Réduction des coûts, entrée de la « société civile » dans les modalités d’évaluation, renforcement du contrôle social des élèves, le projet de réforme du baccalauréat irait également de pair avec un renforcement de la ségrégation sociale et des inégalités scolaires.

Lycée à deux vitesses, une relégation scolaire et universitaire accentuée

En effet, la dévalorisation du baccalauréat, la suppression de son caractère anonyme et national, s’inscrit totalement dans la logique du projet de loi « Orientation et Réussite des Etudiants », qui prévoit la généralisation de la sélection à l’entrée de l’université. Avec la sélection à l’université, le bac ne constituerait plus un droit d’entrée dans le supérieur, quelque soit le niveau scolaire, ni le lycée d’origine. Avec le projet de loi ORE, l’université ne sera plus seulement un lieu de reproduction sociale – où les enfants issus des milieux privilégiés et à capital culturel et économique élevés réussissent mieux – mais un lieu d’exclusion sociale de certaines catégories de bachelier, plus populaires et moins dotés culturellement.

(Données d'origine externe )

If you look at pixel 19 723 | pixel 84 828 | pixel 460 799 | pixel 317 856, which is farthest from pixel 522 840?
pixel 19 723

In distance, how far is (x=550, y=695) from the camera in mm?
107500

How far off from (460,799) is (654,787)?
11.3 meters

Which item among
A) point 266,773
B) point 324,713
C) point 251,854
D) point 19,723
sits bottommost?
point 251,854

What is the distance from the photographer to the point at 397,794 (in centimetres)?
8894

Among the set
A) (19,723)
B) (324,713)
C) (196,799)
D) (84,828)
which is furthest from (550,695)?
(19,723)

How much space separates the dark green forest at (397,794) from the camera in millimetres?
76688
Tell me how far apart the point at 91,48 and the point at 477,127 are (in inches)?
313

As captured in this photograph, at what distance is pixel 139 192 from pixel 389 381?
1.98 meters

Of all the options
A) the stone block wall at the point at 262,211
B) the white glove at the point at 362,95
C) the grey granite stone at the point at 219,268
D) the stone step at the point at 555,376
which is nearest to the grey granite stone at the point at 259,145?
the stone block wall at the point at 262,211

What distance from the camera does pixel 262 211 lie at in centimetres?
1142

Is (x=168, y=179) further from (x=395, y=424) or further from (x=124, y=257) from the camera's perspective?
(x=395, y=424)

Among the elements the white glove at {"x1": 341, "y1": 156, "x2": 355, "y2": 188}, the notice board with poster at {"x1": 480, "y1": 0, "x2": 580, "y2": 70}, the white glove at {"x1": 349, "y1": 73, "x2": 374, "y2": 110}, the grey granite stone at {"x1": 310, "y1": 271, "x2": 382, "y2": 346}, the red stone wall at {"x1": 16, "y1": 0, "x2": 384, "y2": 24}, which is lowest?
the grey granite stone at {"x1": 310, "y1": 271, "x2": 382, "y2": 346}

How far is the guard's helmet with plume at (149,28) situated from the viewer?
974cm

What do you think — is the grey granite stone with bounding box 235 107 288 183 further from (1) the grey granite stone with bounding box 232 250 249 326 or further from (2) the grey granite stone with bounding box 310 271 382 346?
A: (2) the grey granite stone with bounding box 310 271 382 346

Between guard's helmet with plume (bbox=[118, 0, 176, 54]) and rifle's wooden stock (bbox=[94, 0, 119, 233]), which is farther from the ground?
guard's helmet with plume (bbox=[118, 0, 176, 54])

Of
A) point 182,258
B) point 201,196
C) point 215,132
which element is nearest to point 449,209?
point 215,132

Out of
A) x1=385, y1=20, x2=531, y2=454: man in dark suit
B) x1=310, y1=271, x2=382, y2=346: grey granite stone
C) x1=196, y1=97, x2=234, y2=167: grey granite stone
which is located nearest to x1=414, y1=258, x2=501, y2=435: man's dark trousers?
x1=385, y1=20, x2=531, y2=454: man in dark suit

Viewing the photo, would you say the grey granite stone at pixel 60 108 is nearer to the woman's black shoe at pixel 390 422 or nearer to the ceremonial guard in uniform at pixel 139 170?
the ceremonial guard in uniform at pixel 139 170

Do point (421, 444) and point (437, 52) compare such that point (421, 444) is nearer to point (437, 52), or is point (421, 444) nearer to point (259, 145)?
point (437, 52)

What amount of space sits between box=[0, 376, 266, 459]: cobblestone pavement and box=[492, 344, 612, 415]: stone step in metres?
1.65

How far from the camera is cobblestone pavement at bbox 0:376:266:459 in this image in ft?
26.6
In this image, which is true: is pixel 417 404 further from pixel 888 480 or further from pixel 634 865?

La réforme du baccalauréat donne un nouveau coup de butoir à cette logique. Avec la disparition de son caractère national par la mise en place de critères évalués sur des bases locales, la « valeur » de ce diplôme variera d’un établissement à l’autre. Autrement dit, pour entrer à l’université, il ne suffira plus d’avoir le bac, ni même un « bon bac ». Il faudra être passé par le « bon » établissement : on imagine alors très bien qui aura le plus de chance d’être sélectionné entre un « bon » élève d’un établissement de la périphérie urbaine reléguée et un élève « moyen » d’un lycée réputé de centre-ville. Réforme du bac et sélection à l’université sont les deux visages d’une même logique implacable qui conforte la relégation scolaire et sociale des enfants des classes populaires.

Face au projet de sélection à l’université, alors que les personnels de l’université commencent à s’ébranler, c’est tous les acteurs de l’éducation, enseignants du secondaire et du supérieur, personnels administratifs et les usagers, lycéens, parents d’élèves et étudiants qui doivent se mobiliser de manière unitaire. L’appel à une Coordination Nationale de l’Education le samedi 27 janvier au centre PMF-Paris 1 (Tolbiac) y pose un premier jalon, tout comme la date de mobilisation et de grève appelé le 1er février par l’intersyndicale de l’enseignement supérieur et du secondaire, l’UNEL, l’UNEf, Solidaires Etudiants.